具体的には、ジムで運動した高齢者にポイントを付与して、それを町のお店で使ってもらうという取り組みで、みずほ情報総研とみずほ銀行の産業調査部が一緒に実証実験を行いました。また、今度は産業調査部とみずほ総研が一緒になって、北九州市で高齢者が元気に働けるコミュニティを作る計画を作り上げています。

 ユニット内のみずほ情報総研は、厚生労働省の委託調査をやっている関係で、医療行政にかなり知見があります。また、産業調査部には医療セクターのレポート担当者がいますし、さらに、グループ内のみずほ銀行の法人部隊も、医療関係の事業法人とパイプがあるため、ユニット内外それぞれの事業部門が医療や製薬業界と連携して来ました。

 これらの繋がりをバラバラに使うのではなく、ユニット間、グループ間での連携を進めて、意見交換や情報発信をまとまって行うことで、医療関係者にとって役立てる情報やサービスを提供していくことも強化していきます。

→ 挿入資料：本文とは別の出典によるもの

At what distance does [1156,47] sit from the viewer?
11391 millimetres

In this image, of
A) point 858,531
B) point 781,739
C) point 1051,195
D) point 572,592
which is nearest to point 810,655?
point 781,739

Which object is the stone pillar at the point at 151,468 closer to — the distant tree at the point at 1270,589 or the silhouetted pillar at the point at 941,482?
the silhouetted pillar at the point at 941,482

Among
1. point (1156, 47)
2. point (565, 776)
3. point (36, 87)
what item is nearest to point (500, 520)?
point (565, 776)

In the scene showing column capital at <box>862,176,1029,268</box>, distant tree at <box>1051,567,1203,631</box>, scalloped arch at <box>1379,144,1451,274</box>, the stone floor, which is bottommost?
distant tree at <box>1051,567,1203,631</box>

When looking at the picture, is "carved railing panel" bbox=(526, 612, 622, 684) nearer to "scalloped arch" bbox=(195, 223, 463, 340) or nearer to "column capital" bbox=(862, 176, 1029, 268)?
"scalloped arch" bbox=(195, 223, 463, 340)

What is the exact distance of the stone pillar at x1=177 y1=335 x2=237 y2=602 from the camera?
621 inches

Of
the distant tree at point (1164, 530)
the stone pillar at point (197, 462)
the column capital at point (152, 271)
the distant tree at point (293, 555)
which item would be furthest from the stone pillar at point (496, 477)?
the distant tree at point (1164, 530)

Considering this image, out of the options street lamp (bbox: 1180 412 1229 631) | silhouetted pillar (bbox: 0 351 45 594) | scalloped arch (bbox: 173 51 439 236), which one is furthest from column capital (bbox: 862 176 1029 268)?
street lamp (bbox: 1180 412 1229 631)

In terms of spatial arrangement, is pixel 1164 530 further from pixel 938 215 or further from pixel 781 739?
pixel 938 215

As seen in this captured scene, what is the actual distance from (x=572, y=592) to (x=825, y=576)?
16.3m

──ユニットが誕生したことで、グループ内の反響はありますか。

 ユニットが持つ知見を社内で共有でき始めたのは大きいです。特に効果があるのが、法人向け部門でした。現場の営業部隊が、私たちを使って何ができるかを理解したことで、企業への提案の幅が広がり、結果的にビジネス機会が拡大しています。

 大まかな数字ですが、みずほ総研のコンサルティング案件数が、1年で1割増えました。みずほ情報総研も昨年のほぼ倍の案件を受け付けています。

──今後の目標を教えてください。

 ユニットには、金融や産業に関する分析力があり、事業承継など具体的なソリューションも提示できます。

 さらに、今後はITとデジタルに関する提案力がポイントです。最近はビッグデータ解析などを取り入れた提案でないと、顧客からは「すでにやっている」と断られてしまいます。その点、ユニット内のみずほ情報総研に、デジタル分野に詳しい人材がいるのは強みでしょう。

 分析とソリューション、そしてIT・デジタルの3要素を含んだ他ではできない提案をするため、ユニットの連携強化が次の目標です。

――目標を実現するにあたって、課題は何でしょうか。

 一番重要な課題は、組織の拡大です。現場の法人部隊からユニットへの相談件数が増えているため、現状では「数ヵ月待ってくれ」と顧客を待たせている状況にあります。